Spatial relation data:
## Begin
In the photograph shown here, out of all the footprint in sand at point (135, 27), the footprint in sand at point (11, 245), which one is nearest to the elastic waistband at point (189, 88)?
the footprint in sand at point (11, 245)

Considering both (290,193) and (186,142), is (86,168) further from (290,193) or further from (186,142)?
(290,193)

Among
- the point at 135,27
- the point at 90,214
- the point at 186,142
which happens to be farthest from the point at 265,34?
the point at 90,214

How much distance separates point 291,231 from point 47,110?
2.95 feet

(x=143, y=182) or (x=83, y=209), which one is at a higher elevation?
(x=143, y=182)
## End
## Begin
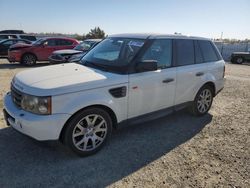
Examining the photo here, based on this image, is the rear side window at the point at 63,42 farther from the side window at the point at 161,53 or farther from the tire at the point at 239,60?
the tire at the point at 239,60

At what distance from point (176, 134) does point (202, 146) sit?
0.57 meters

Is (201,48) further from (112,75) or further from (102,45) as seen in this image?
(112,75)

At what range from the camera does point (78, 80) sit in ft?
## End
## Begin
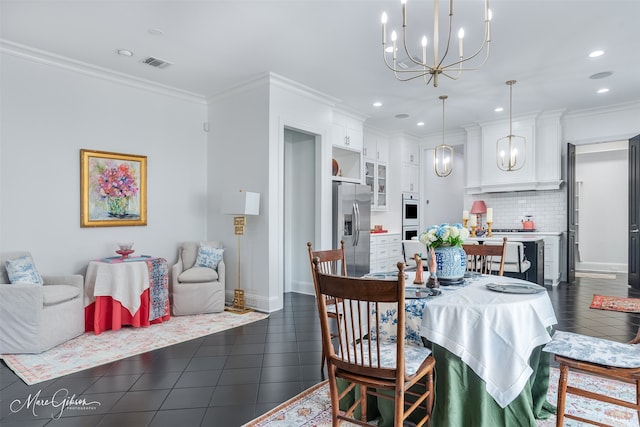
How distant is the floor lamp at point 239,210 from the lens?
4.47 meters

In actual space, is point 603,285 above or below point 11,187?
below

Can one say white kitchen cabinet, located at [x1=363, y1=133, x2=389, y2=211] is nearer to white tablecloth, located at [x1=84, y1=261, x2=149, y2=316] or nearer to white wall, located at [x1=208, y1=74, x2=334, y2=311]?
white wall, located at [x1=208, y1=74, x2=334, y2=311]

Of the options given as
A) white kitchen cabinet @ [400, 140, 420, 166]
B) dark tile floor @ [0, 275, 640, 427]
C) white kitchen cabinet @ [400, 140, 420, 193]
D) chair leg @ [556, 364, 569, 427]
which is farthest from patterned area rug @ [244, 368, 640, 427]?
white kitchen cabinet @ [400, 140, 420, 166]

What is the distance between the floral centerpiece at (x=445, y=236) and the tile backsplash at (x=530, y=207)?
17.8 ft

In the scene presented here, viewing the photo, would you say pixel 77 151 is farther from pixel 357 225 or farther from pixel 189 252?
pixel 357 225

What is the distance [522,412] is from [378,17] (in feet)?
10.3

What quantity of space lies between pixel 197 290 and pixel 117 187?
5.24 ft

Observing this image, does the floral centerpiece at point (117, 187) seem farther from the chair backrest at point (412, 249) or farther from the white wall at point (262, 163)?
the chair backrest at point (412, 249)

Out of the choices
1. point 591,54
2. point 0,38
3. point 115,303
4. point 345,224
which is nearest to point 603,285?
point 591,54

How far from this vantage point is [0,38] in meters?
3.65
## End
Pick out every line of the rows above that contains the string "image" and copy each one. The match is case-sensitive.

Examining the photo here, based on this image, is the rear side window at the point at 63,42 farther from the side window at the point at 161,53 or farther from the tire at the point at 239,60?
Is (201,48) further from (112,75) or further from (102,45) as seen in this image?
Observing this image, does the floral centerpiece at point (117, 187) seem farther from the chair backrest at point (412, 249) or farther from the white wall at point (262, 163)?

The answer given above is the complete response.